Charles Darwin’s Touching Letter of Appreciation to His Best Friend and Greatest Champion

Charles Darwin’s Touching Letter of Appreciation to His Best Friend and Greatest Champion

“We always keep the dearest things to ourselves,” teenage James Joyce wrote in his beautiful letter of appreciation to Ibsen, his greatest hero. This habitual withholding of gratitude is a perennial tragedy of human relationships, and this interpersonal tragedy has broader cultural reverberations. The more I live, the more convinced I become that great friendships are the heartstrings of creative culture, the wings that lift artists, scientists, and dogma-disruptors above the cesspool of criticism, contention, and indifference with which every groundbreaking creative act is first met.

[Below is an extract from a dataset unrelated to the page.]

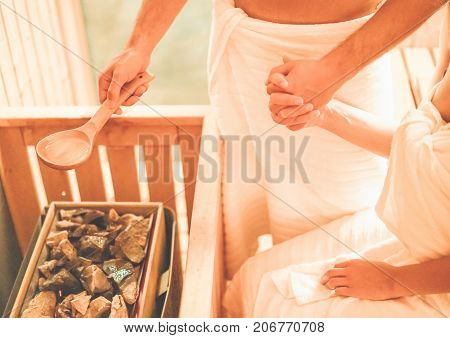 Young couple holding hands having relax in sauna at spa resort hotel - Man pouring water with spoon on hot stones - Concept of relax and bodycare - Focus on male hand poster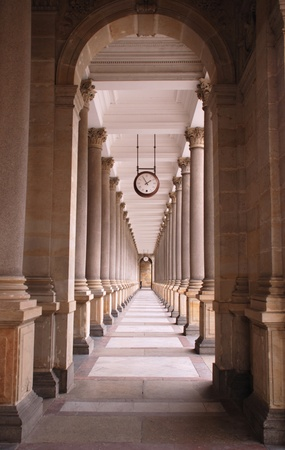 Perspective view of classical promenade with columns and clock(Karlovy Vary, Czech Republic)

Without Emerson’s generous letter to Whitman, we might not have Leaves of Grass. Without Ursula Nordstrom’s unflinching support, Maurice Sendak wouldn’t have blossomed into the Maurice Sendak. Without the patron who helped him quit his soul-sucking day job as a postal worker, Bukowski may have never become a full-time writer. Without Thomas Mann’s deeply assuring letters, Hermann Hesse may have succumbed to self-doubt. And what of the young amateur meteorologist who may have never classified the clouds as we know them without Goethe’s support?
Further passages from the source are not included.